[start of Task material]
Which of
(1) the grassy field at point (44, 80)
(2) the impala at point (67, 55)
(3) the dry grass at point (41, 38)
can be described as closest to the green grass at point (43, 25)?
[end of Task material]
■ Short problem ■
Format the lines above as a Markdown table with two columns, No. and Text, giving each non-blank line its own row in order.

■ The reply ■
| No. | Text |
|---|---|
| 1 | Which of |
| 2 | (1) the grassy field at point (44, 80) |
| 3 | (2) the impala at point (67, 55) |
| 4 | (3) the dry grass at point (41, 38) |
| 5 | can be described as closest to the green grass at point (43, 25)? |